NISA Nuzzles Vol 2 Nuzzle 16 September 12, 2018  Recruitment Tips:  How to Create a Job Description That Helps Land the Best Hire

Hiring new team members is one of your most important duties as a manager. It’s also one of the trickiest. How many times have you had a position go unstaffed because you couldn’t find the right fit? Or you found the right fit but lost the candidate to a different company? There are no shortcuts to employee recruitment, but you can get better at it. Get the tips and resources you need to improve your recruitment efforts and land the talent your business needs to succeed.

 

Trying to compete for top talent in a tough hiring market? Here’s another question: Do you know how to create a job description that can help you find the right candidates and set the stage for a new employee’s success?

The job description is your hiring blueprint, and it needs to be thoroughly thought (or rethought) through. Do it well, and the rest of the hiring process — from evaluating resumes and job applications to candidate selection, interviews and salary negotiation — will flow much more easily.

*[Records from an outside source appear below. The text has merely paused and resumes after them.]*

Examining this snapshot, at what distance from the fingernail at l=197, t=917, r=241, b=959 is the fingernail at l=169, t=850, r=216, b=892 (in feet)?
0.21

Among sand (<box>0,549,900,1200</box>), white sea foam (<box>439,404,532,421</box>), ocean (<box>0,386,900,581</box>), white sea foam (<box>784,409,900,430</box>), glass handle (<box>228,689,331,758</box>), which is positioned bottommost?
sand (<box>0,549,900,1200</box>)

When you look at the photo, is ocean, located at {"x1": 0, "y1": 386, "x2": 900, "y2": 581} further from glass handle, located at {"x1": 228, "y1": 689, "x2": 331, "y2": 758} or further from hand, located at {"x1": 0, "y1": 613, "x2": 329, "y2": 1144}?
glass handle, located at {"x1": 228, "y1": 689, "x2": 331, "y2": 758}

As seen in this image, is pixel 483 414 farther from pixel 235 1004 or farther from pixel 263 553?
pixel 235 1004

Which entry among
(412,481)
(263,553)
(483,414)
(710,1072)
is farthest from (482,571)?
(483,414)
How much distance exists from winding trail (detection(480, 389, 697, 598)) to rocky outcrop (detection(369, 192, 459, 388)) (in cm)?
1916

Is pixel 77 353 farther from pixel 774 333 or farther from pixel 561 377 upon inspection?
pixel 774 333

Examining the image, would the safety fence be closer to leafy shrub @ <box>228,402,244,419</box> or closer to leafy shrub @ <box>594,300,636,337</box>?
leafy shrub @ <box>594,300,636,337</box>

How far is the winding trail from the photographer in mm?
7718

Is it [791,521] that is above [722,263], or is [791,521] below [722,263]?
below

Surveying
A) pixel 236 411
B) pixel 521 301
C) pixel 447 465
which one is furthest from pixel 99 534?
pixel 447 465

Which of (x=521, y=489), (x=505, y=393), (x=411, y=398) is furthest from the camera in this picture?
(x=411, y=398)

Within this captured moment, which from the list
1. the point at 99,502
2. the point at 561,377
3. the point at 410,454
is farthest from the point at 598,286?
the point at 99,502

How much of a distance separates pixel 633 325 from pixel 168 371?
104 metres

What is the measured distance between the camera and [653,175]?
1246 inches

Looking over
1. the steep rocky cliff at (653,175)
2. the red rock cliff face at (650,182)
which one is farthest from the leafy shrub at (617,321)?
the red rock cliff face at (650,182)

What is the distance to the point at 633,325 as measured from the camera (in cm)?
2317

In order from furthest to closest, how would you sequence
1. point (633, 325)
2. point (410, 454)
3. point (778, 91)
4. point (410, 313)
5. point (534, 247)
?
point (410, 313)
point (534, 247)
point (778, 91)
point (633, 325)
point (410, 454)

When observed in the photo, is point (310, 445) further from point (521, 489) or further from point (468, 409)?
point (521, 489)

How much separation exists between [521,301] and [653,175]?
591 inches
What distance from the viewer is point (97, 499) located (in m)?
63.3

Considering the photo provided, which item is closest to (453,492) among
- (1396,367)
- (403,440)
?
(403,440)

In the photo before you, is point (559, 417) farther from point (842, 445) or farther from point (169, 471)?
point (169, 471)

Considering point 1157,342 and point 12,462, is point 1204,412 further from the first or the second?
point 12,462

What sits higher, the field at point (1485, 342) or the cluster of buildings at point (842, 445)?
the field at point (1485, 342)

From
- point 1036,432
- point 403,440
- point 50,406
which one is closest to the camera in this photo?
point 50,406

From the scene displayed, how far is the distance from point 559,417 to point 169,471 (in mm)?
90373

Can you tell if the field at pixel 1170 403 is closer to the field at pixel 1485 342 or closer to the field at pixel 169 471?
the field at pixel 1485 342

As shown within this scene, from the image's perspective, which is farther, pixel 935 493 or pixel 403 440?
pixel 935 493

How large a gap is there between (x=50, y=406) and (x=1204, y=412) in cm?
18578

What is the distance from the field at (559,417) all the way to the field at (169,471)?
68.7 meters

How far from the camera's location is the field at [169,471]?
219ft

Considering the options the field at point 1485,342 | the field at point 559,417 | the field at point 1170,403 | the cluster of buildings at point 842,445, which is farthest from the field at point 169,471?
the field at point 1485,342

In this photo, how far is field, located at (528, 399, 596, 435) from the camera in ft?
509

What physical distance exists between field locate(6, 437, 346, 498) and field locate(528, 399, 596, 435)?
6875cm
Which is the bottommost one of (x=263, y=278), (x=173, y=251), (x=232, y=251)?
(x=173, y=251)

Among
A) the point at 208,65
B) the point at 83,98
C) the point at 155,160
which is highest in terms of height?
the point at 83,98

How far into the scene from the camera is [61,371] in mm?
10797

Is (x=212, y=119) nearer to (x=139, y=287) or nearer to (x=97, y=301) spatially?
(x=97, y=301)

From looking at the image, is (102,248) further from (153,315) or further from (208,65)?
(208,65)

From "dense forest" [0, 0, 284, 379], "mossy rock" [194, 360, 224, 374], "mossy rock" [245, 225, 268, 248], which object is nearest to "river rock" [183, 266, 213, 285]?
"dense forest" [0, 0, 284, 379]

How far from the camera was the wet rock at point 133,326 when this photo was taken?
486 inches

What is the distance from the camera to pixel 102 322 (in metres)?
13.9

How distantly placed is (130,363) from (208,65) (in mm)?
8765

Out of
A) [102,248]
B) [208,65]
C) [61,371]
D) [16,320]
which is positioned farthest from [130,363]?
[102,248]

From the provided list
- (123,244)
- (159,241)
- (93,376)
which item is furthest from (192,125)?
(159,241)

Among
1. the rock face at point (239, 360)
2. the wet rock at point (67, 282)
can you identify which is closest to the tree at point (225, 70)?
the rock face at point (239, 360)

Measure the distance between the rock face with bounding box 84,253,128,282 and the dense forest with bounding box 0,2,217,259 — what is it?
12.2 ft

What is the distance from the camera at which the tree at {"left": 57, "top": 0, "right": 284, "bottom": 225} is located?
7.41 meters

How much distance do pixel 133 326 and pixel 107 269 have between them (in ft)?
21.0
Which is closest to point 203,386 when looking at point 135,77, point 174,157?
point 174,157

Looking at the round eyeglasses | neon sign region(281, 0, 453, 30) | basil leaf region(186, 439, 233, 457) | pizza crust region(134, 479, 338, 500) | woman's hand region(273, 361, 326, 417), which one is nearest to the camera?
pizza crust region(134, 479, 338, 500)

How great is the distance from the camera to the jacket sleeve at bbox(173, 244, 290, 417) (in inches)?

But writing it poorly risks a prolonged, expensive hiring process and increases the possibility of making a bad hire.

As you gather details to update or write a job description, you may want to seek input, if appropriate, from key personnel who will work directly with the new hire. These individuals may be able to provide valuable insight, because they understand the day-to-day workings of the department and the company. 

Knowing how to create a job description that’s tight and well-designed not only will help you find the right candidates during the search process but also set the stage for a new employee’s success. With that information in hand, a new team member will have a set of clear guidelines and an accurate picture of the manager’s performance expectations from Day One.

Essential elements of a great job description

If you’re copying and pasting the same job description over and over again into new job postings, you probably won’t attract the candidates you’re looking for. This document should change with each posting to suit the specifics of the available position. Here’s what you need to cover:

  • Job title (and job code number, if applicable) — Be specific here. Creative titles like Jediwizardand rock star might sound creative and appealing to candidates, but they’re vague. You want to choose a title that job seekers are searching for and will understand. Titles should be short: Simply refer to a position as bookkeeper, even if the official internal title is Bookkeeper and Occasional Copier Technician/Intern Manager, Level 15.
  • The opening hook — Writing a powerful opening connects with your audience and generates excitement about the position’s possibilities. A compelling introduction will also work to encourage potential candidates to read the rest of your job ad.
  • Organization and culture — Tell job seekers about your company. To attract the best candidates, you’ll want to pique their interest in the organization, if not excite them over the prospect of working with you. Promote the company’s strengths, lay out its mission, and paint a picture of the corporate culture and what it’s truly like to work there.
  • Department — Job seekers will want to know which department within the company is hiring — that’s one way they tailor their cover letter and resume, research the position and decide whether they’d be a good fit for the job. Don’t leave it to candidates to search for clues in your job description. Identifying the department will make both the application process and the vetting smoother.